Remote Sr Program Manager at Microsoft

The mission of Microsoft Digital Security & Resilience (DSR) is to enable Microsoft to build the most trusted devices and services, while keeping our company safe and our data protected. ​As part of Microsoft’s Security, Compliance, Identity, and Management organization, and a steward of Microsoft and our customer’s data, a core function of Microsoft DSR is ensuring the security of every aspect of the business. Microsoft DSR is responsible for company-wide information security and compliance, with a strategic focus on information protection, assessment, awareness, governance, and enterprise business continuity. As customer zero, we deploy and secure these services inside Microsoft and then share best practices with enterprise customers at scale across the globe. We have exciting opportunities for you to innovate, influence, transform, inspire and grow within our organization and we encourage you to apply to learn more!

Do you have a passion for information Security? Do you get excited about defining and driving the implementation for how security content is delivered to users and engineers? This is your opportunity to be a leader in protecting Microsoft corporate services that enable our business and support our customers against current and future threats.

Microsoft DSR is looking for an engineering program manager to create and improve the way we develop and deliver security content to the Microsoft enterprise.

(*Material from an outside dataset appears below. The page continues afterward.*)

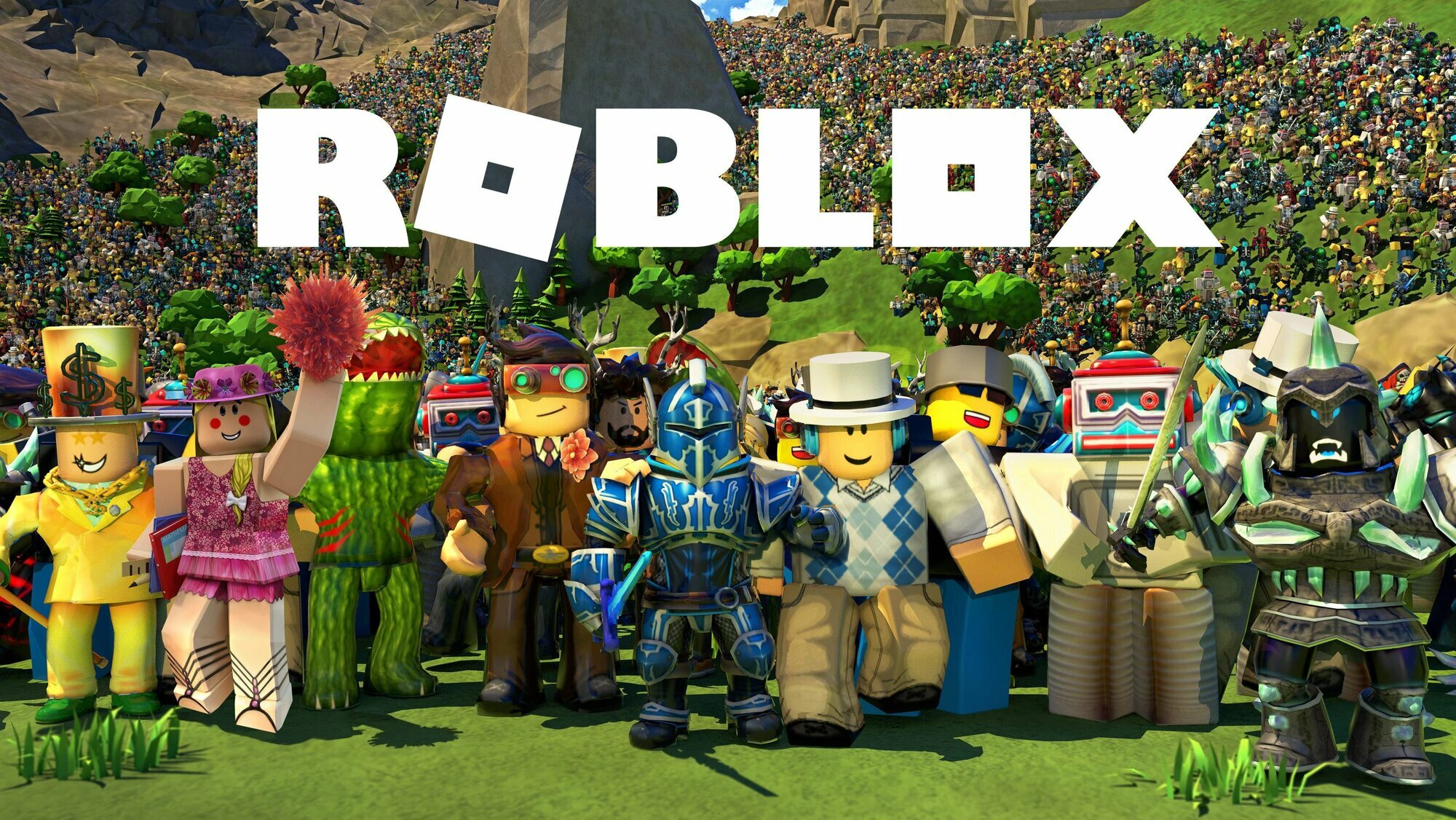 Игровая валюта платформы Roblox - Robux + подарок / Пополнение счета Roblox / Подарочная карта Роблокс / Gift Card (Весь мир, Россия, Беларусь) — фото 1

As part of a high impact security team, you will be empowered to lead and work across the Microsoft Digital organization and other divisions to raise the bar for protecting the enterprise.

In this role, you will be responsible for creating, maintaining, and interpreting security guidance that will enable engineering teams to implement services in a secure manner and assessment teams to validate engineering designs and deployments. You will collaborate with others and drive conversations to determine which services and features are acceptable for use and how they should be used. You will push for automation and drive towards secure by default environments. Along the way, you will be a trusted voice who shares your knowledge and expertise on information security standards.

Preferred work locations:

Atlanta, Georgia

Redmond, Washington

Reston, Virginia

Remote in the U.S.

Responsibilities

Key responsibilities:

• Drive the lifecycle (creation, updates, elimination, publishing) of information security standards, baselines, and control procedures including collaborating with users, engineers, and subject matter experts, rationalizing solicited inputs, and driving alignment across the enterprise.
• Interpret, in collaboration with subject matter experts, Microsoft’s enterprise information security standards, information security frameworks, and authoritative sources to users and engineers.
• Identify and lead opportunities to drive alignment of security standards to security control implementation across the enterprise. Document, track, and communicate project status to stakeholders.

Qualifications

Knowledge, experience and skills required:

• 3+ years of experience in a technical program management or similar role.
• 1+ year experience working with one or more cybersecurity framework (e.g., NIST, ISO27001/27002, PCI, etc) with keen insight around their applicability within disparate environments.
• 1+ year experience interpreting and articulating information security standards and guidance as it relates to securing the enterprise.
• 1+ year of experience producing quality technical documentation.

Preferred, not required:

• Experience with applying security standards and controls to cloud infrastructure, cloud solutions, and/or software supply chain.
• Experience working collaboratively and effectively across diverse teams, with different styles, in a matrix environment.
• Excellent leadership skills, including the ability to influence without authority and collaborate effectively across multiple business groups with clear intent.
• Excellent judgment, decision making skills, and ability to work with deadlines.
• Excellent presentation skills and experience presenting to management.